大賞に選ばれたのは、「お手伝い」と「旅」を掛け合わせた造語「おてつたび」を創業した永岡里菜さん。地域の人手不足を「おてつだいをきっかけに足を運ぶ“旅行者”」で解消するプラットフォームだ。ポイントは、「どこそこ?」と言われるような地域にファンを作ること。
ホームページを見ると、例えば「花の収穫」(和歌山県御坊市)や「パンの訪問販売」(北海道広尾郡)などのお手伝い募集があがっていて、どの期間、どんな“お手伝いの内容”でいくらもらえるなどの情報が載っている。
永岡さん自身、高齢化率45%の三重県尾鷲市出身で、「人口減少で、日本全体で人を取り合って行く現実を避けられないなら、そこに住んでいなくても、人・モノ・金が日本各地を巡っていく仕組みができないか」という発想から創業した。

表示された情報 -
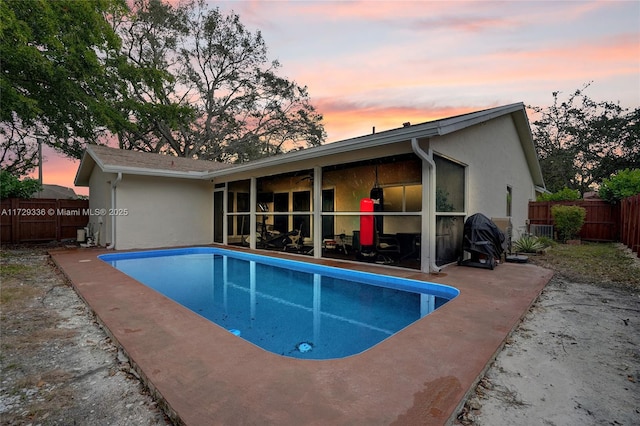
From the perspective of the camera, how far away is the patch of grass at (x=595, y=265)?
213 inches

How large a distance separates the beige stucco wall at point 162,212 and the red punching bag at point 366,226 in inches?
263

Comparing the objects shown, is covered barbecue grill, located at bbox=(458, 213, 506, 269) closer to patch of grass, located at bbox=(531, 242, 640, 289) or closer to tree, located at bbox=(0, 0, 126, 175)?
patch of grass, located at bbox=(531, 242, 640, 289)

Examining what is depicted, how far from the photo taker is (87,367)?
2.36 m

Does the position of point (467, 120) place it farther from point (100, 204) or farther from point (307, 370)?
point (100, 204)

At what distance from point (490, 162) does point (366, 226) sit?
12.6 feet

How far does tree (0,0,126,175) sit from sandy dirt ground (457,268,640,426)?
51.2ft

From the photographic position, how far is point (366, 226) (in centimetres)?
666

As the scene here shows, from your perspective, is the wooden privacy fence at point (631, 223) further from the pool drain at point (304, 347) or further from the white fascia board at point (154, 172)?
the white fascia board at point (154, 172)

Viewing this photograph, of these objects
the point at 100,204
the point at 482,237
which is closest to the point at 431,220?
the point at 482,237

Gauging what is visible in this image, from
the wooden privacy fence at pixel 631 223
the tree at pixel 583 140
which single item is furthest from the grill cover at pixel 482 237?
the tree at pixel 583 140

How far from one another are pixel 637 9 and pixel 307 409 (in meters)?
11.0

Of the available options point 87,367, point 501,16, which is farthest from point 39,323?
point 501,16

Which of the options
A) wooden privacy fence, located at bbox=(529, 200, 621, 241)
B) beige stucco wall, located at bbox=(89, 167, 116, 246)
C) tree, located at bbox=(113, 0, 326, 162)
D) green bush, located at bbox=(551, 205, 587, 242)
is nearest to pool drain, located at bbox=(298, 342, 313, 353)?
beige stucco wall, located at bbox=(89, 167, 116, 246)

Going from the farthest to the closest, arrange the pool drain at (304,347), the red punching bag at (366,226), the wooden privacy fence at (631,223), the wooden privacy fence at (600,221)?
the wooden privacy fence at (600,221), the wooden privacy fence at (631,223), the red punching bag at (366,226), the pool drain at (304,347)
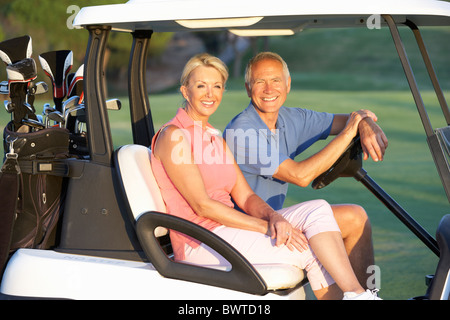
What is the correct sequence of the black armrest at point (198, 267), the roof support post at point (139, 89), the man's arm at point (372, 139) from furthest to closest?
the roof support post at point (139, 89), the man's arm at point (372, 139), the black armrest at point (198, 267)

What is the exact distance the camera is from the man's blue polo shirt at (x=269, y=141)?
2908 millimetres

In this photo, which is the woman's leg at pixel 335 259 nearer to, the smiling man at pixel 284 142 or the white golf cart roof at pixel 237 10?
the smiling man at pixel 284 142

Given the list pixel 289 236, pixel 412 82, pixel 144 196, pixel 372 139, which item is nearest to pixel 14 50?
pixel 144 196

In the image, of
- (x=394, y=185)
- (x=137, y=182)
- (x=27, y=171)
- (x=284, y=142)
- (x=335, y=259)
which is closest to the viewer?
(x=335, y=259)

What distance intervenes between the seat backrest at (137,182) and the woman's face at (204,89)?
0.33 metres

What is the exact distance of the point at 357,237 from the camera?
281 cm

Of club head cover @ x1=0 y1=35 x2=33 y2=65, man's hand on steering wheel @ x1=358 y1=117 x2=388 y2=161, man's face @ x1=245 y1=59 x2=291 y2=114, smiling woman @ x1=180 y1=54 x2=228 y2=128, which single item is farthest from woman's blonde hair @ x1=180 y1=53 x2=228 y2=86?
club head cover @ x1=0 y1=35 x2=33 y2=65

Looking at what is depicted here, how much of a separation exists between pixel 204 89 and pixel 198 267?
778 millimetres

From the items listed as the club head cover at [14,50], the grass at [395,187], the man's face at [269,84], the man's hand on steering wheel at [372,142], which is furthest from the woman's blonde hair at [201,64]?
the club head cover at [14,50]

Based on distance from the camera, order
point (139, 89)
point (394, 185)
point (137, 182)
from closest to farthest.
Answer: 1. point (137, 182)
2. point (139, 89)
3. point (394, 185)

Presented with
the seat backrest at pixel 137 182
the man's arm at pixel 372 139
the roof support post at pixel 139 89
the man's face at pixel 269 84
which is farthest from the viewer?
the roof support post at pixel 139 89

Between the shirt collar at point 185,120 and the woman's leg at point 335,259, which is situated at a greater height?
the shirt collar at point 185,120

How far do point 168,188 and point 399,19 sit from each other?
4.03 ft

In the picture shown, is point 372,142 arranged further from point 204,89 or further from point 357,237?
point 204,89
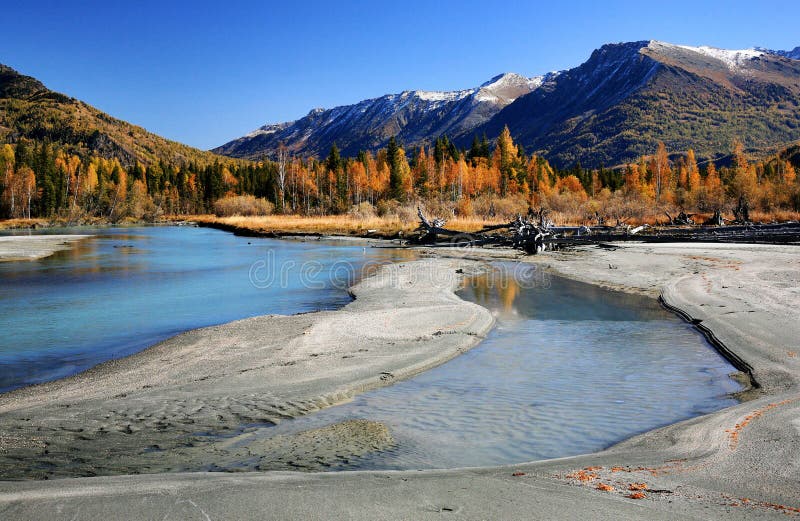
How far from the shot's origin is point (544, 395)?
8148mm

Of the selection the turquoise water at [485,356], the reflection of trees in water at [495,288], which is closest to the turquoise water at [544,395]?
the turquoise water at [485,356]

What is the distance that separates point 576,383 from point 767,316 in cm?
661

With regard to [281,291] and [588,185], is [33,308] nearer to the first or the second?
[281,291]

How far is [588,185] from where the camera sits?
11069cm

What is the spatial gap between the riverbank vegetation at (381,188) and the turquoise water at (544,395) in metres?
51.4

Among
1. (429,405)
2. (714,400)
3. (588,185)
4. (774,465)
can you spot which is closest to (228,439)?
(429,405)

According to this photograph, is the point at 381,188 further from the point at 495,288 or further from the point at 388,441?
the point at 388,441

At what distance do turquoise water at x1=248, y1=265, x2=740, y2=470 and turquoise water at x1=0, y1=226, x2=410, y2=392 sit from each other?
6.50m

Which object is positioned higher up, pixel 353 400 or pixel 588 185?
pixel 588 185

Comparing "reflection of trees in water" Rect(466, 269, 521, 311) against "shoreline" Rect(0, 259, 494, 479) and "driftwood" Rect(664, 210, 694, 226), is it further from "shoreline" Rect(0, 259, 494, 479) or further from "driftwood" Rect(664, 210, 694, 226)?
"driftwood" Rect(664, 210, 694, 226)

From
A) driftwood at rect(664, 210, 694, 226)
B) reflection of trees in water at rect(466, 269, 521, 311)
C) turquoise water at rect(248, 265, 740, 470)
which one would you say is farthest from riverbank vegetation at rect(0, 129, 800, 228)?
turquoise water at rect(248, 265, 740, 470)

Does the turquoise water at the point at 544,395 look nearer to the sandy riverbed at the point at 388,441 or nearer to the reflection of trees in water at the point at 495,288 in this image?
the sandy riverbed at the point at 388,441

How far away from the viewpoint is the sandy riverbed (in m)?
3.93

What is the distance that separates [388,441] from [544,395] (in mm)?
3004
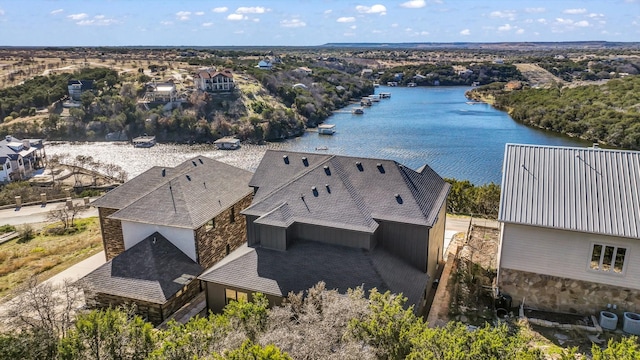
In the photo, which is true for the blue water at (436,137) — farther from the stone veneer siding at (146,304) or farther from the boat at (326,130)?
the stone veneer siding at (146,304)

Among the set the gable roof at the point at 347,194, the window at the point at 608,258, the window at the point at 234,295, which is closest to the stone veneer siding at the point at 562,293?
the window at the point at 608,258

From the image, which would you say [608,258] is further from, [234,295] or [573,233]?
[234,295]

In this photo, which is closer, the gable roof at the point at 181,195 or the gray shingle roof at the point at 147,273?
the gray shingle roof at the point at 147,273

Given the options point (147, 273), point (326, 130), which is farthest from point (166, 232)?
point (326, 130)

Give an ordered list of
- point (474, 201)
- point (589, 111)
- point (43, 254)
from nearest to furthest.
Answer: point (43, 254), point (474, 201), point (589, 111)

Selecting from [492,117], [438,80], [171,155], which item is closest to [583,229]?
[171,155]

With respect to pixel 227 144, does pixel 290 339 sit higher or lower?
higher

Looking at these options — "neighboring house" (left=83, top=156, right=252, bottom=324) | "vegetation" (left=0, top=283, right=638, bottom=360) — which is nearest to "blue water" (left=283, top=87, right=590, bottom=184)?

課題一覧 -
(A) おてつたびに関する文章を読み、次の問いに答えよ。
(i) 「おてつたび」は、どの二つの言葉を掛け合わせた造語か。
(ii) 北海道広尾郡のお手伝い募集として挙げられているのは何か。
(iii) 永岡さんの出身地である三重県尾鷲市の高齢化率は何%か。
(B) おてつたびに関する文章を、最後の文の後から書き継げ。

課題別の解答 -
(A)
(i) 「お手伝い」と「旅」を掛け合わせた造語だ。
(ii) パンの訪問販売だ。
(iii) 45%だ。

(B)
ただ、「人手不足解消だけのためにやっているサービスではない」と言い、人手不足をきっかけに、地域を知り、ファンになって帰るという循環をつくりたいと話す。
実際、この「おてつたび」をきっかけに東京と愛媛の2拠点で料理人の仕事を始めた人や、鳥取県の地域おこしを始めた人、さらには「おてつたび先」に嫁いだ人もいて、人手不足解消だけでない、人と人、人と地域の出会いのきっかけをつくっているようだ。
永岡さんは、誰もが居住地と出身地以外にも「好きな地域」を持ち、複数の地域と関わる「関係人口」を増やすことで、地域を支える仕組みをつくることを目指している。
■「ぼくらの地域、課題がたくさんある。裏を返せば全てビジネスの種になり得る」
一方、「誰もいなくなった地域」に人を呼び込み、27件の事業を実現させてきた人物もいる。福島県南相馬市出身の和田智行さんだ。
「人が住まなくなると、町は自然に飲み込まれていく」。和田さんは福島第一原発事故後の南相馬市の様子をそう表現した。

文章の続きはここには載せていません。